Minister of Health
- In office 15 May 2023 – 25 October 2023
- Prime Minister: Ľudovít Ódor
- Preceded by: Eduard Heger (acting) Vladimír Lengvarský
- Succeeded by: Zuzana Dolinková

Personal details
- Born: 11 June 1974 (age 51) Bratislava, Czechoslovakia

= Michal Palkovič (pathologist) =

Slovak pathologist (born 1974)

Michal Palkovič (born 11 June 1974) is a Slovak pathologist. He served as the State Secretary in charge of the Ministry of Health since March 2023 and as Minister of Health from May to October 2023.

==Biography==
Palkovič was born in Bratislava. He studied medicine at the Comenius University, graduating in 1999. In 2006 he received a Ph.D. in Pathology from the same university. He has taught both at the Comenius University as well as the University of Ss. Cyril and Methodius.

In 2005 he has been employed at the Healthcare Surveillance Authority, where he has led the Pathology section.
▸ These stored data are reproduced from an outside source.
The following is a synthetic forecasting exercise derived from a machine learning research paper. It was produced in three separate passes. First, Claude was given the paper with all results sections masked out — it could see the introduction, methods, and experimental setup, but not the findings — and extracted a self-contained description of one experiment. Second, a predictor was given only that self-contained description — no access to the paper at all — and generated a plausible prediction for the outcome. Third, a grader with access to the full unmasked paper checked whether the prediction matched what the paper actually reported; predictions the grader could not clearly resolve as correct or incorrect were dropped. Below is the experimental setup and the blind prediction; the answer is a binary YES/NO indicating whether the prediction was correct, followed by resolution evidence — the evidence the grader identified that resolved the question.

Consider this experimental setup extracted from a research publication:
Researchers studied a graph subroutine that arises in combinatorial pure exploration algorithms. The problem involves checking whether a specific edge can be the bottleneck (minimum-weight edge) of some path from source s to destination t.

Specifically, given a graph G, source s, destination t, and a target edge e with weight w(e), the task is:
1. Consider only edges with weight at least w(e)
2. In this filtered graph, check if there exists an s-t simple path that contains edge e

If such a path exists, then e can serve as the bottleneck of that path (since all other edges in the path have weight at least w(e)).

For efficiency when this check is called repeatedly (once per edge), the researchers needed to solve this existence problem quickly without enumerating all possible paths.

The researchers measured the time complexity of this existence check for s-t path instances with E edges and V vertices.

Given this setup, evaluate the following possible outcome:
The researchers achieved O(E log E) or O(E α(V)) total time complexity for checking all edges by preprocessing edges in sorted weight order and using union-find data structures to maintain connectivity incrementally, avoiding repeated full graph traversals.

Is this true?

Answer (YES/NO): NO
He was involved with digitalization of autopsy documentation as well as establishing a system for reporting the COVID-19 pandemic victims in Slovakia.

On 14 March 2023 the Prime Minister Eduard Heger put Palkovič in charge of the Health Ministry following the resignation of Vladimír Lengvarský. The government had previously failed a no-confidence vote and thus it was not allowed to add new ministers. For this reason, Palkovič was formally appointed a State Secretary and Heger himself took the position of the interim health minister. As Heger was already the interim Finance and Economy minister, Palkovič was given the authority to de facto lead the ministry. Following the collapse of the Cabinet of Eduard Heger, the president Zuzana Čaputová appointed Palkovič to the office of the Minister of Health in the technocratic government of Ľudovít Ódor.